### Exercise details
Copy out the following data line for line, keeping every word, number, and punctuation mark unchanged.

### Material provided
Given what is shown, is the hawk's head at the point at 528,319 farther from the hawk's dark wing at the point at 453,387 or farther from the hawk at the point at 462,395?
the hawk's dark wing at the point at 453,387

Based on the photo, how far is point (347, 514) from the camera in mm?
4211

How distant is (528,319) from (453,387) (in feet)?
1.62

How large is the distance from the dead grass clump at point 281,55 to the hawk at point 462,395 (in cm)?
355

### In response
Given what is shown, is the hawk's head at the point at 528,319 farther from the hawk's dark wing at the point at 453,387 or farther from the hawk at the point at 462,395?
the hawk's dark wing at the point at 453,387

Based on the photo, how far is point (347, 514) from the camera in mm?
4211

How distant is (528,319) from (453,387) (in feet)?
1.62

How large is the distance from the dead grass clump at point 281,55 to the hawk at point 462,395 (in cm)?
355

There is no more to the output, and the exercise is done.